== Excerpt to read
Van Brummelen & de Haan: When the Irish economy was still booming, we were asked to produce a new work by Project Arts Centre. The cultural centre is situated in Temple Bar, an area that is promoted by the city as “Dublin’s cultural quarter.” The commission was open, but the Celtic Tiger was mentioned as a possible starting point. As you probably know, the term is derived from the Asian Tigers and indicates the rapid economic growth of Ireland in the decade preceding the current economic crisis. Ireland had used tax breaks and subsidies to attract foreign investment. In a previous piece, Monument of Sugar (2007), we had investigated governmental intervention in the international commodity market. However, we felt uncomfortable submitting to the wider trend that “international artists” contribute to city and nation branding by producing works that have the hosting city or country as their topic. Therefore we let ourselves be distracted by the hybrid: half Celt, half tiger.
The work for Dublin was preceded by a long period of artistic research during which we followed ancient Celtic migration throughout Europe and the spreading of its representations. We learned that the Celts did not write about their culture, but passed it on only orally or indirectly via their aesthetics. They did use a script for their business correspondence, resorting to the imperial languages of Greek and Latin. As artists in an era where writing one’s own press release is a prerequisite, we were intrigued by their reticence regarding the inscription of meaning. And did we not use English as a lingua franca in a similar way?
The research led us to the Pergamon Altar, a monument founded by the Pergamese to celebrate a victory over the Celts, who, on the monument, were represented as Giants. These are hybrids: half human, half animal.
====
== Dataset extract
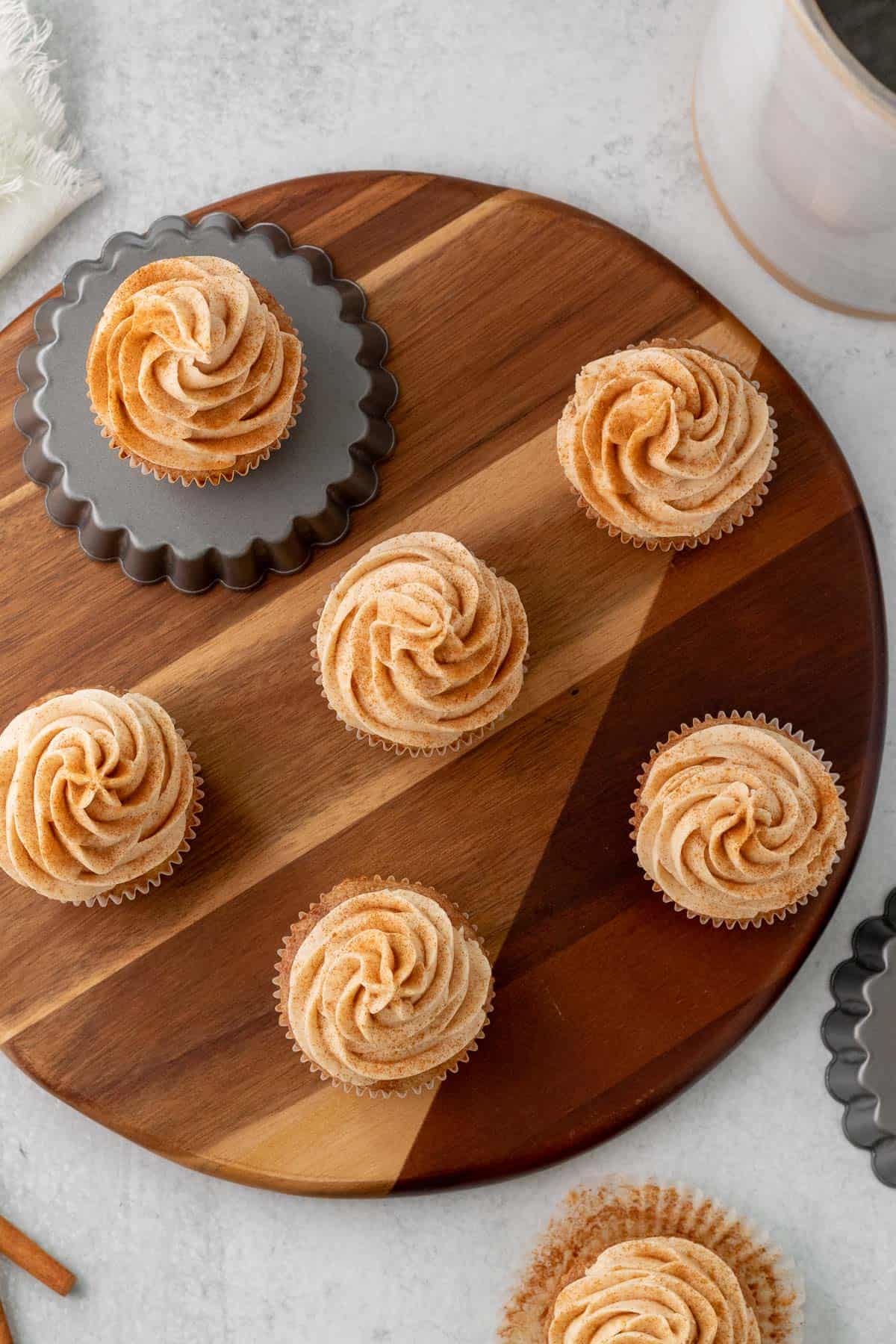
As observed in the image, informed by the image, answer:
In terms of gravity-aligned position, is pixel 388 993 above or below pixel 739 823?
====
**Things to do:**
#1 Answer these questions about the excerpt on the Celtic Tiger commission.
(a) Which arts center commissioned the new work?
(b) What earlier piece examined governmental intervention in the international commodity market, and when was it made?
(c) What languages did the Celts use for their business correspondence?
#2 Write out the excerpt on the Celtic Tiger commission word for word, from "The work for" to "human, half animal.".
The data come from a source separate from the text.

**Responses to the exercise:**
#1
(a) Project Arts Centre
(b) Monument of Sugar (2007)
(c) Greek and Latin

#2
The work for Dublin was preceded by a long period of artistic research during which we followed ancient Celtic migration throughout Europe and the spreading of its representations. We learned that the Celts did not write about their culture, but passed it on only orally or indirectly via their aesthetics. They did use a script for their business correspondence, resorting to the imperial languages of Greek and Latin. As artists in an era where writing one’s own press release is a prerequisite, we were intrigued by their reticence regarding the inscription of meaning. And did we not use English as a lingua franca in a similar way?
The research led us to the Pergamon Altar, a monument founded by the Pergamese to celebrate a victory over the Celts, who, on the monument, were represented as Giants. These are hybrids: half human, half animal.